Puerto Rico Proposes Plan to Reduce Debt by 65 Percent
A federal board with oversight over Puerto Rico’s finances proposed a restructuring plan Friday that would reduce the US territory’s debt by approximately 65 percent, initiating what was called a “great step” towards ending the island’s bankruptcy.
The territory has been in dire financial straits under an ongoing economic crisis, with matters only made worse when Puerto Rico was struck by deadly Hurricane Maria in 2017.
The adjustment plan, which still must be approved by a US federal court, would reduce the government’s liability, including bonds and other obligations, from $35 billion to $12 billion.
Puerto Rico declared bankruptcy in May 2017, unable to repay its creditors and crushed under $70 billion in debt.
“Today we have taken a great step to leave bankruptcy behind and begin to visualize Puerto Rico’s future under conditions of fiscal stability and economic sustainability,” said Jose Carrion, chairman of the federal control board.
The island has already negotiated prior agreements with bondholders and creditors, and if the plan is approved, it will reduce Puerto Rico’s maximum annual debt service from $4.2 billion to $1.5 billion.
“The adjustment plan we proposed sets us on the road out of bankruptcy. We are not there yet,” Carrion said. “We need the approval of the court and that will take a while.”
“A plan that has the support of bondholders, retirees, and public employees is the best plan to eliminate the cloud that has been hanging over the economy of Puerto Rico,” he said.

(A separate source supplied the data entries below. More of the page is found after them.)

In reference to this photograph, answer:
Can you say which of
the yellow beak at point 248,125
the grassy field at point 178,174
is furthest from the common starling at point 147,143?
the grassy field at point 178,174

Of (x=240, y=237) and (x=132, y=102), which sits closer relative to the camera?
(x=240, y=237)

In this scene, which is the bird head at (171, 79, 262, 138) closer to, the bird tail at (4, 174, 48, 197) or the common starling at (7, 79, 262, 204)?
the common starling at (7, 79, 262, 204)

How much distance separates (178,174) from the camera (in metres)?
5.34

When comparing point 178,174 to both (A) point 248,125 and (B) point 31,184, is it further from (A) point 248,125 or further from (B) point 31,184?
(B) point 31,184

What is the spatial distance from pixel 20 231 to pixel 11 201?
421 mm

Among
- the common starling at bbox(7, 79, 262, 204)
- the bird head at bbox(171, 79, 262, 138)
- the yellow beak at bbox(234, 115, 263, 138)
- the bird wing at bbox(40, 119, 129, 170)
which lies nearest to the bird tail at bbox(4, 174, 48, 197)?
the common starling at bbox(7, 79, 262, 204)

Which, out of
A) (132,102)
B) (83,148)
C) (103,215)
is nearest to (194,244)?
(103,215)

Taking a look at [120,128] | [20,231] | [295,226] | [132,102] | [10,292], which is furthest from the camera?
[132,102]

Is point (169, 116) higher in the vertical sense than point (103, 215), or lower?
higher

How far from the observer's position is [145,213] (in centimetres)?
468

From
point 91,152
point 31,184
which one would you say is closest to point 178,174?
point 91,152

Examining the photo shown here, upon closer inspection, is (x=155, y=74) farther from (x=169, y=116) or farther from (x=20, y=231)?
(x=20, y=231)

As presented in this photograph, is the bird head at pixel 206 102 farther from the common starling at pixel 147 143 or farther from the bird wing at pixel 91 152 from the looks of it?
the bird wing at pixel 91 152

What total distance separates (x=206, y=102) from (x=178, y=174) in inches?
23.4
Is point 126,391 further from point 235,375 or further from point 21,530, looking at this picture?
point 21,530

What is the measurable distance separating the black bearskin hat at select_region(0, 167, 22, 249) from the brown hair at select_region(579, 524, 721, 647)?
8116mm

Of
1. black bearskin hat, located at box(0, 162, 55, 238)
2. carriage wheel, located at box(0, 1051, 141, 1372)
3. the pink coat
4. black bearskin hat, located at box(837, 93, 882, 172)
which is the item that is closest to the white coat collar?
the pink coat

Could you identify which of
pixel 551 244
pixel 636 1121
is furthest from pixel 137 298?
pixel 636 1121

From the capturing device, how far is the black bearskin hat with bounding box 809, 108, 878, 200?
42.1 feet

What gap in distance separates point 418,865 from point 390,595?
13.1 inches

The government has previously missed making payments to ensure it had enough funding to pay salaries, pensions and other creditors. Under the new restructuring, pension payments that exceed $1,200 would be reduced by 8.5 percent.
The move was opposed by Puerto Rico’s previous governor, Ricardo Rossello, who left office in July after coming under fire over corruption scandals and leaked electronic chats.
The island’s current governor, Wanda Vazquez, who holds no say over the plan’s approval, said it was “the best alternative at the current juncture.”